═══ Data records ═══
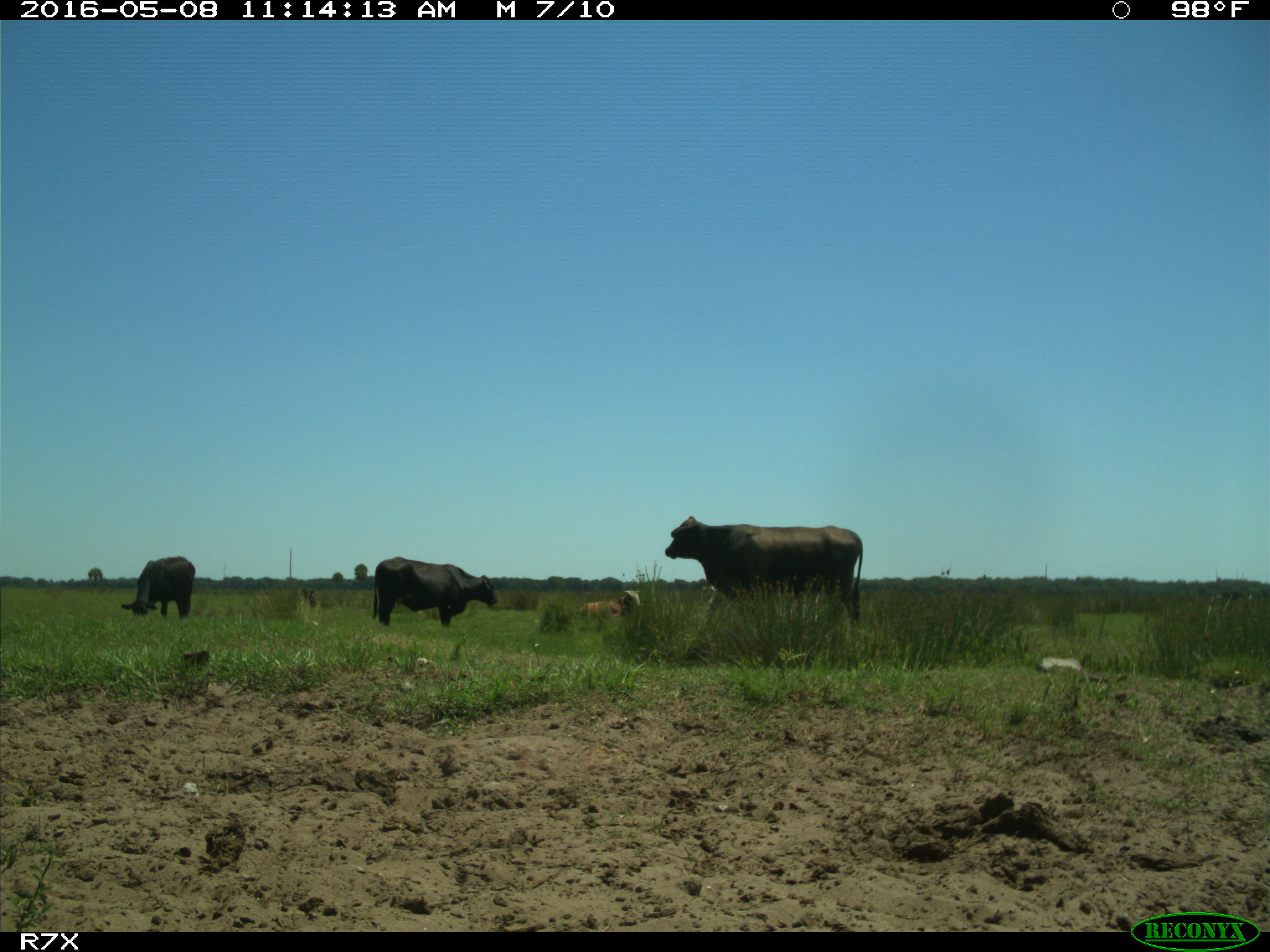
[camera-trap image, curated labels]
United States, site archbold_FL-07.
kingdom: Animalia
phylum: Chordata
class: Mammalia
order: Artiodactyla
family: Bovidae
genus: Bos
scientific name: Bos taurus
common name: domestic cow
═══
◆ **Your goal**: In the entries above, find the line with "kingdom: Animalia", then retype it and every line after it exactly.

◆ **Exercise output**:
kingdom: Animalia
phylum: Chordata
class: Mammalia
order: Artiodactyla
family: Bovidae
genus: Bos
scientific name: Bos taurus
common name: domestic cow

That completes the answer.